● WHAT THE EXERCISE ASKS
How would you translate this sentence from the project description below into Spanish: "Review existing libraries like rust-lapper, coitrees, and bedrs to understand current approaches."

Strong Rust skills required. Familiarity with genomic coordinate systems and interval data structures preferred. Interest in leveraging type systems for correctness.

Potential Mentors

Clay McLeod

Proposal Advice

Start by reading the omics-coordinate documentation to understand the distinction between interbase (pointing to spaces between nucleotides) and in-base (pointing directly to nucleotides) coordinate systems—and why mixing them causes bugs. Review existing libraries like rust-lapper, coitrees, and bedrs to understand current approaches. Your proposal should explain how you'd leverage Rust's type system to prevent coordinate system mismatches at compile time.

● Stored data
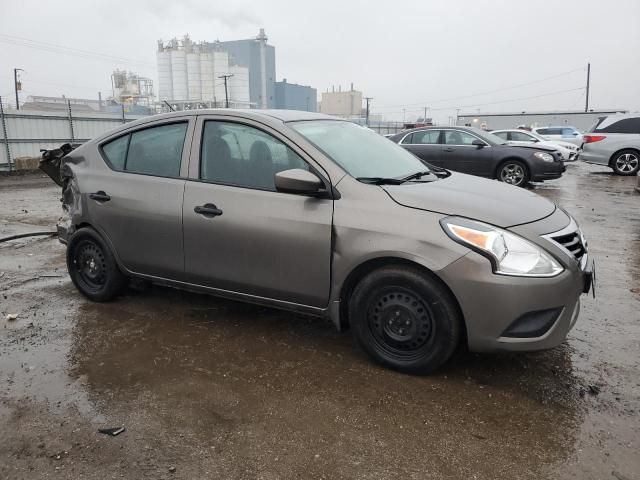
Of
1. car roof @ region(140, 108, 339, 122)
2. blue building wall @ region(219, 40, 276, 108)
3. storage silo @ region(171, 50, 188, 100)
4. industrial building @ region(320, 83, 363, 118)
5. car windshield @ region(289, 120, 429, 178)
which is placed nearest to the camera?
car windshield @ region(289, 120, 429, 178)

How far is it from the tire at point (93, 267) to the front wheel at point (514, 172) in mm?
10091

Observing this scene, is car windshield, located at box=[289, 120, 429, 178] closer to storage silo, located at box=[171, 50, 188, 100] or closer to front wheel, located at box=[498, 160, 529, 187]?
front wheel, located at box=[498, 160, 529, 187]

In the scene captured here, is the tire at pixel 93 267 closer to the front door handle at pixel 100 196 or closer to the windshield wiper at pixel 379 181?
the front door handle at pixel 100 196

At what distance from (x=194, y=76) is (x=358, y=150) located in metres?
82.5

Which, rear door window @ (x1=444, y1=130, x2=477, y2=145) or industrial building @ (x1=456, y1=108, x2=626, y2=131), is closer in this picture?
rear door window @ (x1=444, y1=130, x2=477, y2=145)

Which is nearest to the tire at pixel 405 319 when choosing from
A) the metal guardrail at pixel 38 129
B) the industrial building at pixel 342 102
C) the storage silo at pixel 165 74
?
the metal guardrail at pixel 38 129

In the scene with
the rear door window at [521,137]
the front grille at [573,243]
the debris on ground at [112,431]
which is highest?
the rear door window at [521,137]

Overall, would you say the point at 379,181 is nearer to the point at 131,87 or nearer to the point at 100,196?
the point at 100,196

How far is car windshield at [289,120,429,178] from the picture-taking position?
3.59m

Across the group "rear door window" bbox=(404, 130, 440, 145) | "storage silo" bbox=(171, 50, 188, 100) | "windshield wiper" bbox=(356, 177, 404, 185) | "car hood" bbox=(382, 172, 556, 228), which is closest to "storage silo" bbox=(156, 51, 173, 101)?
"storage silo" bbox=(171, 50, 188, 100)

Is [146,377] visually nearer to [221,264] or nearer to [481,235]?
[221,264]

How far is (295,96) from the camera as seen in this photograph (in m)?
113

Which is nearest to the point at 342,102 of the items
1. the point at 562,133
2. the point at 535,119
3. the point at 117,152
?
the point at 535,119

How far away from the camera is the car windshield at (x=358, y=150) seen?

● WRITTEN SOLUTION
Revisa bibliotecas existentes como rust-lapper, coitrees y bedrs para comprender los enfoques actuales.